#### [About this task]
Within the records that follow, restate exactly the lines from the line with "精品解析：2024年湖南省中考化学试题（解析版）.docx" down to the line with "signification de Samir", including both. Omit the pictures.

#### [Source data]
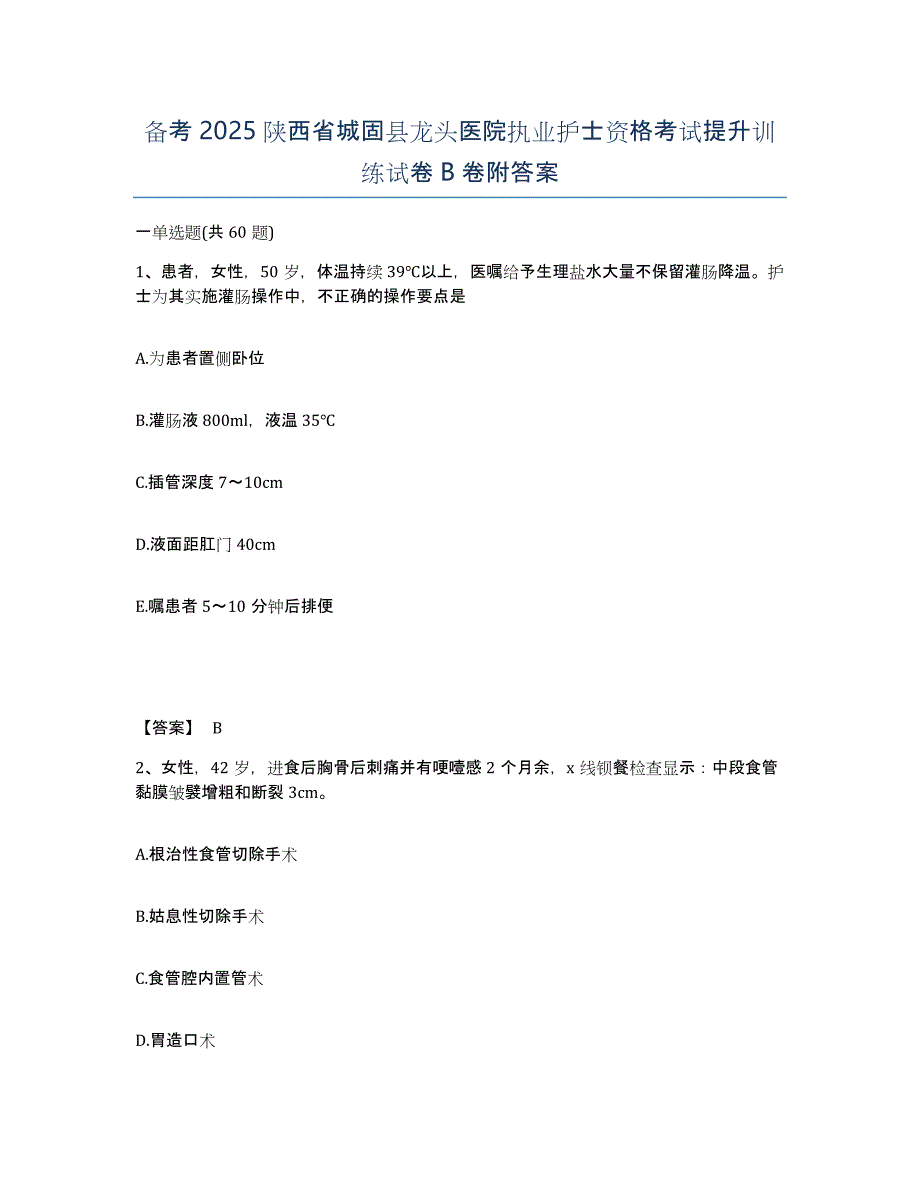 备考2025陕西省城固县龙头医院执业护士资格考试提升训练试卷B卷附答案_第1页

...

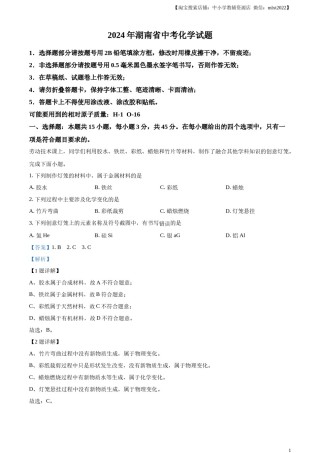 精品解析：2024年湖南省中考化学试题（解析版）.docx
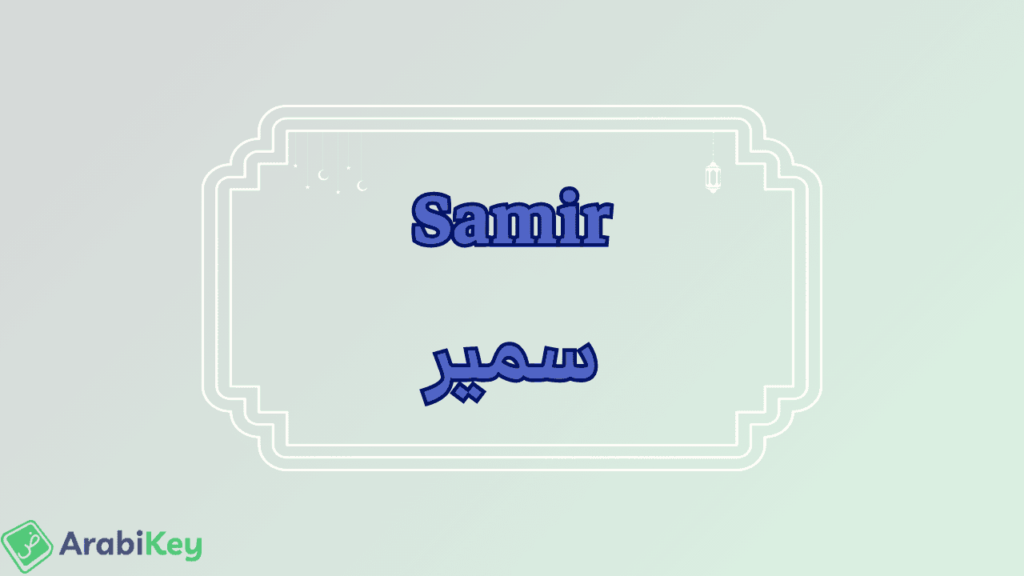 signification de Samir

#### [Task response]
 精品解析：2024年湖南省中考化学试题（解析版）.docx
 signification de Samir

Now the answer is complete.